Bluesky is a decentralized social media app that has a similar look and feel to X. The platform also recently added features including direct messaging and video compatibility to more closely resemble X and distinguish itself from Threads.

The app itself functions much like X, where a user can click a plus button to create a post of 256 characters, which can also include photos. Posts themselves can be replied to, retweeted, liked and from a three-dot menu, reported, shared via the iOS Share Sheet to other apps, or copied as text.

However, rather than having one “master algorithm,” Bluesky allows for a more personalized experience. By default, there are three main feeds: One shows accounts a user follows, another shows what their friends follow and a “discover” feed surfaces posts linked to their interests.

Bluesky allows users to reach beyond these three by developing their own customized algorithm for content such as cats, or only posts about photography. Because of this customization, Graber tells NPR there are more than 50,000 different Bluesky feeds available.

Shifting Social Media Landscape

As well as Musk’s takeover of Twitter driving users to alternative platforms like Bluesky, Meta CEO Mark Zuckerberg’s recently announced the company is removing fact checkers from Facebook, Instagram, and Threads to “reduce censorship” on the platforms — in a move that was widely seen as a pivot toward the incoming Donald Trump administration and scaring some Meta users away.

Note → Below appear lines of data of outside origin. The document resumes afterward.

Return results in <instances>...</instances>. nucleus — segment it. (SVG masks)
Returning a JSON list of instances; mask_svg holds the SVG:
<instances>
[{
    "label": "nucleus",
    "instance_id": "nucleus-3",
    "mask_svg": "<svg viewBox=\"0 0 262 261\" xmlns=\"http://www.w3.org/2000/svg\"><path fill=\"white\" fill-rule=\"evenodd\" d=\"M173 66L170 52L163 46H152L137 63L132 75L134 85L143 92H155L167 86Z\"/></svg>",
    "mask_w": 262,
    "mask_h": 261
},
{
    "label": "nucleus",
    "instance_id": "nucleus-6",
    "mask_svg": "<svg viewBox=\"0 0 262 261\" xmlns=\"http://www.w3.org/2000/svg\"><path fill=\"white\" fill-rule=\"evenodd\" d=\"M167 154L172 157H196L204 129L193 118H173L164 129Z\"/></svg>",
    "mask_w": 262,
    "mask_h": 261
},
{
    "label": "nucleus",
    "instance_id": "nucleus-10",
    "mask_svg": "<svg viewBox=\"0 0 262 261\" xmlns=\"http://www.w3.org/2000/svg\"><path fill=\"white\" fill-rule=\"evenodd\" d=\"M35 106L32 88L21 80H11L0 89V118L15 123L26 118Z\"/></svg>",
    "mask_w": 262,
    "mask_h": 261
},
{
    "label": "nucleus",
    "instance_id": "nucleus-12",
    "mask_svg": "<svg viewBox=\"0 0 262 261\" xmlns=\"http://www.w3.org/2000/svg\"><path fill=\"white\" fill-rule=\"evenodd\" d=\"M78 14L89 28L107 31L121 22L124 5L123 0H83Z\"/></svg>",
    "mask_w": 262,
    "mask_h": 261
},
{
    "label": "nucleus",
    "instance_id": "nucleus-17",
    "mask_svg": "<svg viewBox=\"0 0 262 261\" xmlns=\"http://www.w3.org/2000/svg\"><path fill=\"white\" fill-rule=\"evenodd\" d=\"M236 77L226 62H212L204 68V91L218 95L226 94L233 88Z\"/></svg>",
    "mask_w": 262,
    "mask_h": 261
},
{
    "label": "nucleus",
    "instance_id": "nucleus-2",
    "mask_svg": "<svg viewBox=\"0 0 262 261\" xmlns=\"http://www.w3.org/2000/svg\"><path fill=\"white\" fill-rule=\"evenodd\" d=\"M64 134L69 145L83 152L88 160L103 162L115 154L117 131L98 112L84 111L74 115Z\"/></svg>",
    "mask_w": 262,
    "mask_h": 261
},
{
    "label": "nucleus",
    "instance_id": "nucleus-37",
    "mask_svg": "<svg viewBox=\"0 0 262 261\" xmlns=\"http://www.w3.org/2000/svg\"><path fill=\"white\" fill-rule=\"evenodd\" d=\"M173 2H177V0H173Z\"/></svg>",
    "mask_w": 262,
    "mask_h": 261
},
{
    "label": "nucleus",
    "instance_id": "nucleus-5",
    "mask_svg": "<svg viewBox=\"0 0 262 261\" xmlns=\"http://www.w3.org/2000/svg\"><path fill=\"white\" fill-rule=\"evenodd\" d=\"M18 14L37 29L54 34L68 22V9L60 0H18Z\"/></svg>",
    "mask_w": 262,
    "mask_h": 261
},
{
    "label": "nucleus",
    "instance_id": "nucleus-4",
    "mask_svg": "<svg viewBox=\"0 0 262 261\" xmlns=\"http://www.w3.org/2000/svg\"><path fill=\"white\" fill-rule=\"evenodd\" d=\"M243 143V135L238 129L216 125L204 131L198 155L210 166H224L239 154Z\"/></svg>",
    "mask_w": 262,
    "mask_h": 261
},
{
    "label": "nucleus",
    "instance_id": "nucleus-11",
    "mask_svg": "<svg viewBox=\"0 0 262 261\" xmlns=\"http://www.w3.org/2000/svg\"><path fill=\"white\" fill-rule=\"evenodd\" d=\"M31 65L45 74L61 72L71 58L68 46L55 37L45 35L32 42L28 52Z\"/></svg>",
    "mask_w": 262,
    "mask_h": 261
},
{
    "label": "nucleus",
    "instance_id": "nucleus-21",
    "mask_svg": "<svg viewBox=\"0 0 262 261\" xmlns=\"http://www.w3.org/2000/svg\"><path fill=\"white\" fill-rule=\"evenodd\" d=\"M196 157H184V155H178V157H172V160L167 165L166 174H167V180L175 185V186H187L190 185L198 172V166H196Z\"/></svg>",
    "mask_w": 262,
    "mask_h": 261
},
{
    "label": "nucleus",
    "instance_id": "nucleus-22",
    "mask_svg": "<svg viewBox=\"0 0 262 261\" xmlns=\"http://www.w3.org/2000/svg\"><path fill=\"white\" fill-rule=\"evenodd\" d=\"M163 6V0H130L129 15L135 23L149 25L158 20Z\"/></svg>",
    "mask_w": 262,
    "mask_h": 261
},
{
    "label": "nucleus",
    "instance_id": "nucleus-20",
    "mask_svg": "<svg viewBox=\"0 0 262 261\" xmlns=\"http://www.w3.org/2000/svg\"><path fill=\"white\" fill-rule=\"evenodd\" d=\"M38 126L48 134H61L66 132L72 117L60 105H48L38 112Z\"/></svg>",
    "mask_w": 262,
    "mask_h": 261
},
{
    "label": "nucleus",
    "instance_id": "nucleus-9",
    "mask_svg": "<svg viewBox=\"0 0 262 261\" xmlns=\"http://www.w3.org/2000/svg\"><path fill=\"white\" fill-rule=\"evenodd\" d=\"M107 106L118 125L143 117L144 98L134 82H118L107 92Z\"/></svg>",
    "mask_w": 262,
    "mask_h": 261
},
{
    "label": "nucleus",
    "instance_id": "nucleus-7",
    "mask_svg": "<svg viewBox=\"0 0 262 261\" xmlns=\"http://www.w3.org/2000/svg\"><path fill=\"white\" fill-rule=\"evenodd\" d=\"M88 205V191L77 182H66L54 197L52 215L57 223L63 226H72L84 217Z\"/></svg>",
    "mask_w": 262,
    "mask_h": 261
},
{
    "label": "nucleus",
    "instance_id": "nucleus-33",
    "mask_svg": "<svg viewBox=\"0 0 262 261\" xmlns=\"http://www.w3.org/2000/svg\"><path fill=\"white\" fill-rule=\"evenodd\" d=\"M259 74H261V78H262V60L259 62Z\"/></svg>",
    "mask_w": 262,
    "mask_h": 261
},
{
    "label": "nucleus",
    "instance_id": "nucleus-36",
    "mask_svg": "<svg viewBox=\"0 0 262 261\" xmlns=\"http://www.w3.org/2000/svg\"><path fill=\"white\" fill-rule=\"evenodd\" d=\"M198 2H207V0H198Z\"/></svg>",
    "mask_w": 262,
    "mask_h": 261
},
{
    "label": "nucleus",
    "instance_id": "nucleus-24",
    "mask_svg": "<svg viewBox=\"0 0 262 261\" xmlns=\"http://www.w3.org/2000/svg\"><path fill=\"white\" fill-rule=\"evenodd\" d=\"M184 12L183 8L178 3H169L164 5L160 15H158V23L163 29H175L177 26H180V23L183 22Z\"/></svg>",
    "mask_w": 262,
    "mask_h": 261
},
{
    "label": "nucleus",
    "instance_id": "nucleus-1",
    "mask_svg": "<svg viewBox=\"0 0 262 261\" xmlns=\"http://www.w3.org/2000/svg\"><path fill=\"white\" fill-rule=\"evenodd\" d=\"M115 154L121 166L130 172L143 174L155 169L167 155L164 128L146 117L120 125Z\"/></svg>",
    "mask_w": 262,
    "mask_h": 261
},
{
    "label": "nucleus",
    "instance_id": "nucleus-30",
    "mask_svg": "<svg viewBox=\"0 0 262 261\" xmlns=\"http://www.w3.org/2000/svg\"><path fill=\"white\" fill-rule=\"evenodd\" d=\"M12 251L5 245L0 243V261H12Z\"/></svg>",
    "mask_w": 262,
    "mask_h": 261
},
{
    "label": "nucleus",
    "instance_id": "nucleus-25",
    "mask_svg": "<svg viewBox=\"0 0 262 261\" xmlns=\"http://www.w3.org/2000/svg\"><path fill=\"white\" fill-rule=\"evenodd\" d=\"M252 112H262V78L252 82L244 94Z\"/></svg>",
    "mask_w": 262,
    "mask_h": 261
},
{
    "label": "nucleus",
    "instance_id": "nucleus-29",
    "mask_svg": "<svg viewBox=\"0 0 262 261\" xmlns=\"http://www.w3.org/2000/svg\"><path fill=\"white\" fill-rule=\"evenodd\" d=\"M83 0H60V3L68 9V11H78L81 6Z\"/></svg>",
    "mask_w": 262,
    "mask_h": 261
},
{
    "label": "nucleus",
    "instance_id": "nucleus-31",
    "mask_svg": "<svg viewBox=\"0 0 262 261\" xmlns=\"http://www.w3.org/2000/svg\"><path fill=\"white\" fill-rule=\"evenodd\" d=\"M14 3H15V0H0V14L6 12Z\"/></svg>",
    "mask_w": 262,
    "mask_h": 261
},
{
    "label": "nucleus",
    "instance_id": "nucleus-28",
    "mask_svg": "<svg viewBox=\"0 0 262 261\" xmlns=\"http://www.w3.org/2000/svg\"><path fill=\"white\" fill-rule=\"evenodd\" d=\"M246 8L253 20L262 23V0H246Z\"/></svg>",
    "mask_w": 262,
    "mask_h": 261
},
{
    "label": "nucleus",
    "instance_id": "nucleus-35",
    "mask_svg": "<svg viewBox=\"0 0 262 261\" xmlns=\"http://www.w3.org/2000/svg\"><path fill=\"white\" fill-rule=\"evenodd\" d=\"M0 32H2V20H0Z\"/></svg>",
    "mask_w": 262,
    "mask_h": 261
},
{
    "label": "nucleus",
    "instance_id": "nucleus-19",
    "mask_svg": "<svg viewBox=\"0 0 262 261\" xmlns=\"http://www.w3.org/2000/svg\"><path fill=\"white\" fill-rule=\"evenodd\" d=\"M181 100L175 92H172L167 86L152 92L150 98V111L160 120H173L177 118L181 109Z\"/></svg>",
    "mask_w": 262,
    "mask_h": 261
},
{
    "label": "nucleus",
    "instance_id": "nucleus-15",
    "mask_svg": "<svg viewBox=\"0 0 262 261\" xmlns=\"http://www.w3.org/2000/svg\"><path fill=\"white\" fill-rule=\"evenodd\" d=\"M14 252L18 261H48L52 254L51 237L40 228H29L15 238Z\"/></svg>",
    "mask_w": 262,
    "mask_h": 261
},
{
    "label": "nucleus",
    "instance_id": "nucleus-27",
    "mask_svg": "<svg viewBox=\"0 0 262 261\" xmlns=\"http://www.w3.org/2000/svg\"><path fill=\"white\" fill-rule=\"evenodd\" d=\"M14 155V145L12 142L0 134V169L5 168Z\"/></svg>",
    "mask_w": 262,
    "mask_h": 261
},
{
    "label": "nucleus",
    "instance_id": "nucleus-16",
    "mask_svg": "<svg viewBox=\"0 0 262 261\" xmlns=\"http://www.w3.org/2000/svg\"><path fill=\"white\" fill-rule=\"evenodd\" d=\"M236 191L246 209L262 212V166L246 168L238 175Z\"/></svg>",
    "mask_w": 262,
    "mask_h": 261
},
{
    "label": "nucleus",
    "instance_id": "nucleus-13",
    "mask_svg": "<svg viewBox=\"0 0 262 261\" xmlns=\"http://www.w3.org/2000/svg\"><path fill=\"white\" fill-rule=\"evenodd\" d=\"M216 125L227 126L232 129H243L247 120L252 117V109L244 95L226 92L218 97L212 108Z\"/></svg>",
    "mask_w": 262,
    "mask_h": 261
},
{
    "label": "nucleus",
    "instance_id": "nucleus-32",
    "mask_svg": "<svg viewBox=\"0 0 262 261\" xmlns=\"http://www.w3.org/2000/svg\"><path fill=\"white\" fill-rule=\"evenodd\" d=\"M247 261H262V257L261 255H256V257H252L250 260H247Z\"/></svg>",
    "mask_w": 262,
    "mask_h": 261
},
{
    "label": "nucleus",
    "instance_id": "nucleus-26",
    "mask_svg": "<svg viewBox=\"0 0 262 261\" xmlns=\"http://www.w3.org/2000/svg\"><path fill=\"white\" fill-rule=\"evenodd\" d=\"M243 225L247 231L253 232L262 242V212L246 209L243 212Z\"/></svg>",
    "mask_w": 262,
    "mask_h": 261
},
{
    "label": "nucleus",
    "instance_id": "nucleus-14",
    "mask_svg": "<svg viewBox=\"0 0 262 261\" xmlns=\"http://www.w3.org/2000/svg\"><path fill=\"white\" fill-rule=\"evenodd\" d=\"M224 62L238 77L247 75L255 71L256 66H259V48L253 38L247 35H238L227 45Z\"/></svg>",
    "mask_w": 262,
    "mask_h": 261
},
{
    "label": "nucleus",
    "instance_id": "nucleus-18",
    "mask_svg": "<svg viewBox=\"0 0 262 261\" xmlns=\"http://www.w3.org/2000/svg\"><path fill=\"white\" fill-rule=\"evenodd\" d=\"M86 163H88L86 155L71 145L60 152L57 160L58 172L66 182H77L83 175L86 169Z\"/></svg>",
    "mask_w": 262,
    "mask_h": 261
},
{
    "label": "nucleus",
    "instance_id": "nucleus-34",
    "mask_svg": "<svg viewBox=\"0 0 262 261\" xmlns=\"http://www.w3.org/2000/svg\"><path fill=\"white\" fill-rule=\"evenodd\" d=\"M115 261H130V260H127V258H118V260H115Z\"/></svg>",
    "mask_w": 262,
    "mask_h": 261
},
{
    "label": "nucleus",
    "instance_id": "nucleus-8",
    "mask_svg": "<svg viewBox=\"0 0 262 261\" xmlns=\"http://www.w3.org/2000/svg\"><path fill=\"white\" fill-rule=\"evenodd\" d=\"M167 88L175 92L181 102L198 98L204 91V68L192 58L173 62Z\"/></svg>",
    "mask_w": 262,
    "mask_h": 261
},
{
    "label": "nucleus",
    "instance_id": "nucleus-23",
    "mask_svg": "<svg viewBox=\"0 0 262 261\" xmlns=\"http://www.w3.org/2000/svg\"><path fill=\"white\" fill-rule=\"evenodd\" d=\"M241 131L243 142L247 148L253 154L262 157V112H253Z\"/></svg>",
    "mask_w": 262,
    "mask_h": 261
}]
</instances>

Earlier this week, PetaPixel reported on Instagram alternative Pixelfed: a decentralized, ad-free, and open-source platform, which aims to offer “a fresh take on photo sharing.” Pixelfed has been surging in popularity and also made the news when Meta labeled links to Pixelfed.social as “spam” and has been deleting them.

Then there is TikTok which is expected to be banned on Sunday and American users, fearing the worst, have begun moving over to another Chinese app called RedNote.